In the event of any liquidation, dissolution or winding up of the Company, the Series C Preferred Stock will be paid, prior and in
preference to any payment or distribution on any shares of Common Stock, currently outstanding series of preferred stock, or subsequent series of preferred stock, an amount per share equal to the Stated Value and the amount of any accrued and unpaid
dividends. The holders of the Series C Preferred Stock will then receive distributions along with the holders of Common Stock on a pari passu basis according to the number of shares of Common Stock the Series C Preferred holders would be
entitled if they converted their shares of Series C Preferred Stock at the time of such distribution. 

 If, at any time while the Series C Preferred Stock is outstanding, we effect any
reorganization, merger or sale of the Company or substantially all of its assets (each a “Fundamental Transaction”), a holder of the Series C Preferred Stock will have the right to receive any shares of the acquiring
corporation or other consideration it would have been entitled to receive if it had been a holder of the number of shares of Common Stock then issuable upon conversion in full of the Series C Preferred Stock immediately
prior to the Fundamental Transaction. 
 Each share of Series C Preferred Stock is convertible at any time at the holder’s
option into that number of fully paid and nonassessable shares of Common Stock determined by dividing the Stated Value by the Conversion Price (subject to adjustment as set forth in the Certificate of Designation). No fractional shares will be
issued upon the conversion of the Series C Preferred Stock. 
 Anti-takeover Effects of Delaware Law and our Certificate of Incorporation, as
amended 
 As described above, our Board of Directors is authorized to designate and issue shares of preferred stock in series and define all rights,
preferences and privileges applicable to such series. This authority may be used to make it more difficult or less economically beneficial to acquire or seek to acquire us. 
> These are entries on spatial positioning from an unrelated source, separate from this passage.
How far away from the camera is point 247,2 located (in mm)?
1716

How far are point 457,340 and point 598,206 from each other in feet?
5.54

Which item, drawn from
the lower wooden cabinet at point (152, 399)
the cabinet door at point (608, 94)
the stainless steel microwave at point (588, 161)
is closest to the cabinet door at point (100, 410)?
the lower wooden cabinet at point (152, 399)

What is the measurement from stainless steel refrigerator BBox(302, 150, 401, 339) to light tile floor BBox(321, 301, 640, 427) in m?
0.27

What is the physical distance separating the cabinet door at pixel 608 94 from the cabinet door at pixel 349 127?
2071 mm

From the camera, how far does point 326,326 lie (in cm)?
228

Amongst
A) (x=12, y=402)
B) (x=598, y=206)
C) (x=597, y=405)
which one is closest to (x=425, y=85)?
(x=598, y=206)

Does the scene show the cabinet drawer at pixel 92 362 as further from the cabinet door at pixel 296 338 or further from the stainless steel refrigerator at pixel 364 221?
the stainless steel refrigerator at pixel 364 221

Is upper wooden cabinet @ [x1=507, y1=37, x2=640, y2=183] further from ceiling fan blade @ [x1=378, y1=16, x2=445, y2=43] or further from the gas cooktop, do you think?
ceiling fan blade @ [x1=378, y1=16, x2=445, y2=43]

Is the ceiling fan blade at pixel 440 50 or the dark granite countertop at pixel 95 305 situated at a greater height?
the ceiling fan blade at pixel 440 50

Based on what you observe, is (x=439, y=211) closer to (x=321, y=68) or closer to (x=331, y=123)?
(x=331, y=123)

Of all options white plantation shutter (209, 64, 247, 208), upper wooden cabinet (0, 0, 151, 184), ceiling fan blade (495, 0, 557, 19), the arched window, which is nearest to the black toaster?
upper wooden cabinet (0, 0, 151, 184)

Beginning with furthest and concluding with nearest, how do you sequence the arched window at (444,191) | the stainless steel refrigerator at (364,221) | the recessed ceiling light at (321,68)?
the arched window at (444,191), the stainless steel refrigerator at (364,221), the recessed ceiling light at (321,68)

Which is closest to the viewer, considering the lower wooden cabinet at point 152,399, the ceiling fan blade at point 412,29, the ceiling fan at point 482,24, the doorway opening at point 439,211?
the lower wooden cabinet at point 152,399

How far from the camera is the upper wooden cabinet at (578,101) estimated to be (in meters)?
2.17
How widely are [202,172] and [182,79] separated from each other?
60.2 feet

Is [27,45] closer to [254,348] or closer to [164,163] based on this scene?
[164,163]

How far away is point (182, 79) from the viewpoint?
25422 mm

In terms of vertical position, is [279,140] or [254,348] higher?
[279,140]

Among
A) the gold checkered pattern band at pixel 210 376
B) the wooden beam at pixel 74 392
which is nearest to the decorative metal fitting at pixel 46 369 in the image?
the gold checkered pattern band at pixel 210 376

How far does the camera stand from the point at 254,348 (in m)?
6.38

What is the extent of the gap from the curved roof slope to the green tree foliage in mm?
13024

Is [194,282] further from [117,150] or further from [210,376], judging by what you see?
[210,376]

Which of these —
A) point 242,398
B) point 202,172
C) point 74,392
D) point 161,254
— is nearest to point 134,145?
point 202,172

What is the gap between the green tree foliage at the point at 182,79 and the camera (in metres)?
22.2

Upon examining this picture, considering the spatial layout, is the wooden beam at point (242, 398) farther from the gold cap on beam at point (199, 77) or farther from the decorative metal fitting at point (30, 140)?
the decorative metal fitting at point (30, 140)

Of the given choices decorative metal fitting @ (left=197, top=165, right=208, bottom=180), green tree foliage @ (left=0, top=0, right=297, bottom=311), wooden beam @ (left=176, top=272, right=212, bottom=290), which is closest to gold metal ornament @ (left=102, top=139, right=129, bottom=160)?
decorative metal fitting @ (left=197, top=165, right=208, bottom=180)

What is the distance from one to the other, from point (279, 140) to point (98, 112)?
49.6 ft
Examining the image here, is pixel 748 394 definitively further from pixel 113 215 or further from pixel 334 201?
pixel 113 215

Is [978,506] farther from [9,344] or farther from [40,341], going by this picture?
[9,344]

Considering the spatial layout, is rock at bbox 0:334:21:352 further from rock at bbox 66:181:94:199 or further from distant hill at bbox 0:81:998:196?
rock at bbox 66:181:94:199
Special meetings of the stockholders may only be called by our Board of Directors acting pursuant to a resolution approved by the affirmative majority of the
entire Board of Directors. Stockholders may not take action by written consent. 
 The stockholders may, at a special stockholders meeting called for the
purpose of removing directors, remove the entire Board of Directors or any lesser number, but only with cause, by a majority vote of the shares entitled to vote at an election of directors. 

Additional Warrants 
 As of May 31, 2019, we had issued
and outstanding warrants to purchase up to 164,089,977 shares of common stock, exercisable at prices ranging from $0.30 per share to $1.35 per share. 

Stock Options 
 As of May 31, 2019, we had issued and
outstanding options to purchase up to 14,501,872 shares of common stock, exercisable at prices ranging from $0.47 per share to $2.90 per share.